Events - Colloquia & Seminars
CCIS Colloquium Spring 2005
Abstractions and Algorithms for Pervasive Programming
Speaker: Patrick Eugster
SUN Microsystems, Switzerland
Date: March 21, 2005
Talk: 10:30am, 366 WVH
Abstract
Through the continuously increasing number of devices equipped with computing and communication capabilities, the vision of "pervasive computing" is materializing. Computing has become inherently distributed, but with the power of pervasion comes complexity, as typical applications involve more and more components, both hard- and software ones. This places yet more burden on the application developer, which namely has to deal with aspects of the underlying infrastructure such as (lack of) availability and reliability of communication and hosts, in addition to software aspects, such as extensibility, reusability, and adaptability of software components. These constraints ask for new programming paradigms which account for the dynamism of modern distributed settings. A fundamental concern consists in minimizing coupling of components.

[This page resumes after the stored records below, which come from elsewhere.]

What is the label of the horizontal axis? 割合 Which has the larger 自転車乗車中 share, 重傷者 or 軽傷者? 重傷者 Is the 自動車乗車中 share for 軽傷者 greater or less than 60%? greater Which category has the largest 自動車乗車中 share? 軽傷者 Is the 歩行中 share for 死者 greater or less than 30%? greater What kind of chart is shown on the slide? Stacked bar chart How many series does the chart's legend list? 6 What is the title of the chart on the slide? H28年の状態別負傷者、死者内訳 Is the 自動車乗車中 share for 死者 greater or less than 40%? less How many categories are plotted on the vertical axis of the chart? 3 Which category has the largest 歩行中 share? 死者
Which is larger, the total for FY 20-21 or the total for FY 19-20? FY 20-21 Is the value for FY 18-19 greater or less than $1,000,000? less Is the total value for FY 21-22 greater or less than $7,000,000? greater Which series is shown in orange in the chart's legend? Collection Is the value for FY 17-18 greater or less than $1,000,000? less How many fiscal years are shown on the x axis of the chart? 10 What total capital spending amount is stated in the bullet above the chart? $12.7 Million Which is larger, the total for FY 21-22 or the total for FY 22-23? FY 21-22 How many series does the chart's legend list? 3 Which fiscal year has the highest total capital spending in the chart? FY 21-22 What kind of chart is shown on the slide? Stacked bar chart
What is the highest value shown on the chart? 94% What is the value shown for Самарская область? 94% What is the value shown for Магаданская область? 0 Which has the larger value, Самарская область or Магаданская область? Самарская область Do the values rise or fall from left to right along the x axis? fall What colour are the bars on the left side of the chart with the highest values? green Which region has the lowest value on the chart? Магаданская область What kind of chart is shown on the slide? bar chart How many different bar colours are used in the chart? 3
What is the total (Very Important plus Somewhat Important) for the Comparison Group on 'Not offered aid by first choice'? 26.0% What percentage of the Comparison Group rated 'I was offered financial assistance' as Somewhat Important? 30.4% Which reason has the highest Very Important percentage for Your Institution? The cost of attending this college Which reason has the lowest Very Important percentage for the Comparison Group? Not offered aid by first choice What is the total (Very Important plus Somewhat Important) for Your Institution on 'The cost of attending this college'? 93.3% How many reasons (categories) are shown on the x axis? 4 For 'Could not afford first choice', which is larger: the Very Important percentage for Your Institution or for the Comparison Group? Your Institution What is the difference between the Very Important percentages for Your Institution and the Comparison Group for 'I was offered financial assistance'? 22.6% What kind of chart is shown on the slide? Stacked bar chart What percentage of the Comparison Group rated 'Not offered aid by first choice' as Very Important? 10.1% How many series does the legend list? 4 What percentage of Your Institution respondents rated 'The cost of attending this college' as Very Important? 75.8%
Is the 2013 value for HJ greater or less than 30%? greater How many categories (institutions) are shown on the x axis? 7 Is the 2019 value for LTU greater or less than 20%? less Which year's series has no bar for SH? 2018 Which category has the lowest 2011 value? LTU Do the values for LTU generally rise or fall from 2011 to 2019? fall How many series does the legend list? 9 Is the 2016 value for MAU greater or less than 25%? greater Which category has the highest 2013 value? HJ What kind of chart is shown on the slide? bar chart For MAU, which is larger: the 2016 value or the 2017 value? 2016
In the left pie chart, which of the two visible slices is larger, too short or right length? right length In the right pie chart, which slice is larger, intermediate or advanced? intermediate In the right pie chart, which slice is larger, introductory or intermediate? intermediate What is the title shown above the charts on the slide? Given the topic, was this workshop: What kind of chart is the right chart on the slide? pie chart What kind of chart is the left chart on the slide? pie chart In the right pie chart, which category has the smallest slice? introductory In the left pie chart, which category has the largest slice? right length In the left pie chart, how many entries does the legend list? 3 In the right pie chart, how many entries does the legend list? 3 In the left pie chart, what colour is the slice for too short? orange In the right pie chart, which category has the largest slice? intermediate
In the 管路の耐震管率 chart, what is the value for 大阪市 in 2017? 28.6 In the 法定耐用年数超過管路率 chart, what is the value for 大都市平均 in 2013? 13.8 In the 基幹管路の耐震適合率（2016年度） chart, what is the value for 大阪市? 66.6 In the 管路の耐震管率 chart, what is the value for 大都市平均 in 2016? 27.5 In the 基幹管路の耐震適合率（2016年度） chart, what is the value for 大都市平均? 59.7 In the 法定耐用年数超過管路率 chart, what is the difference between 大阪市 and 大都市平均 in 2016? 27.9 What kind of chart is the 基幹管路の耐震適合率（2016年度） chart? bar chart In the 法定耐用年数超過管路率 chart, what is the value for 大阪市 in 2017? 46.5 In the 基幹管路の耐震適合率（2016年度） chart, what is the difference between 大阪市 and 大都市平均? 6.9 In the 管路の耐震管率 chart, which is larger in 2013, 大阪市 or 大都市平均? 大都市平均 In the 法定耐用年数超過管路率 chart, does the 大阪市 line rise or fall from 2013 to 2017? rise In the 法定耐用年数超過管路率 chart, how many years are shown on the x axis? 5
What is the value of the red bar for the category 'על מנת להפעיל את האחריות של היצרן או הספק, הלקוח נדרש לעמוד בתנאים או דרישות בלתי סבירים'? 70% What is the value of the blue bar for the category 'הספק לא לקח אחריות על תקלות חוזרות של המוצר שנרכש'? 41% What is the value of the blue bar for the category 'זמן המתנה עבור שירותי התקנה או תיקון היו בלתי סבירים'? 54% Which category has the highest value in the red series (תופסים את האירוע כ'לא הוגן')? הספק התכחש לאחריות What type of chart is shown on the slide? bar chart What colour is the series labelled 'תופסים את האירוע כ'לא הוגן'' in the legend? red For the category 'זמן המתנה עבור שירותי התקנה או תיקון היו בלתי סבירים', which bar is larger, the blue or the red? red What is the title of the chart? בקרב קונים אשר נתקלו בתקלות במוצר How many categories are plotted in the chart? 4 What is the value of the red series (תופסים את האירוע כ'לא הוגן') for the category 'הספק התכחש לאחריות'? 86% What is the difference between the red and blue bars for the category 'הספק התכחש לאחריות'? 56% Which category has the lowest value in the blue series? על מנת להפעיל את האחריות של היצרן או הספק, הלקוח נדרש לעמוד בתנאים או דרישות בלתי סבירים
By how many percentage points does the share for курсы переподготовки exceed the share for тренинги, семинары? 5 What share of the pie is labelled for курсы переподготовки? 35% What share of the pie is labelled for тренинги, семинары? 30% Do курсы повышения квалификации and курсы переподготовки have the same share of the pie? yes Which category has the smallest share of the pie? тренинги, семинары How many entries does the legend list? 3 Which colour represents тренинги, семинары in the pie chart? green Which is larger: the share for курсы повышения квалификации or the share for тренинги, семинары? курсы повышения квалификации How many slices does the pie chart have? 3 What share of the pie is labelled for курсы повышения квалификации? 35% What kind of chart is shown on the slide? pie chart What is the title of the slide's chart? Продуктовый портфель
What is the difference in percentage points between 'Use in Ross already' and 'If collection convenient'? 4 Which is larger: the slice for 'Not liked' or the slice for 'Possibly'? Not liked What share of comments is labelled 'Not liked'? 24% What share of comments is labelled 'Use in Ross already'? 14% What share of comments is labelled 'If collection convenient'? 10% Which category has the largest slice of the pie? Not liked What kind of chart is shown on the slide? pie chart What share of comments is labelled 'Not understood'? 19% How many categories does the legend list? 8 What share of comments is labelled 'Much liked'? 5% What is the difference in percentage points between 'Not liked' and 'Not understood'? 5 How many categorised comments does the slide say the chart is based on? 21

This talk presents abstractions and algorithms for programming in pervasive settings, centered around a candidate abstraction called type-based publish/subscribe (TPS). TPS combines the loose coupling provided by the publish/subscribe communication style with high-level guarantees such as type safety and encapsulation. We present an overview of two ways of making TPS accessible to the programmer in the Java programming language, a first one based on specific primitives added to the language, and a second one making use of recent inherent features of Java. Being essentially a multicast primitive, TPS is implemented mainly through multicast algorithms. We outline a set of such algorithms --- designed and implemented in the context of TPS --- which follow a randomized approach. Through these algorithms, we discuss the benefits of probabilistic approaches for pervasive computing, as well as the difficulties encountered when providing probabilistic guarantees to the programmer.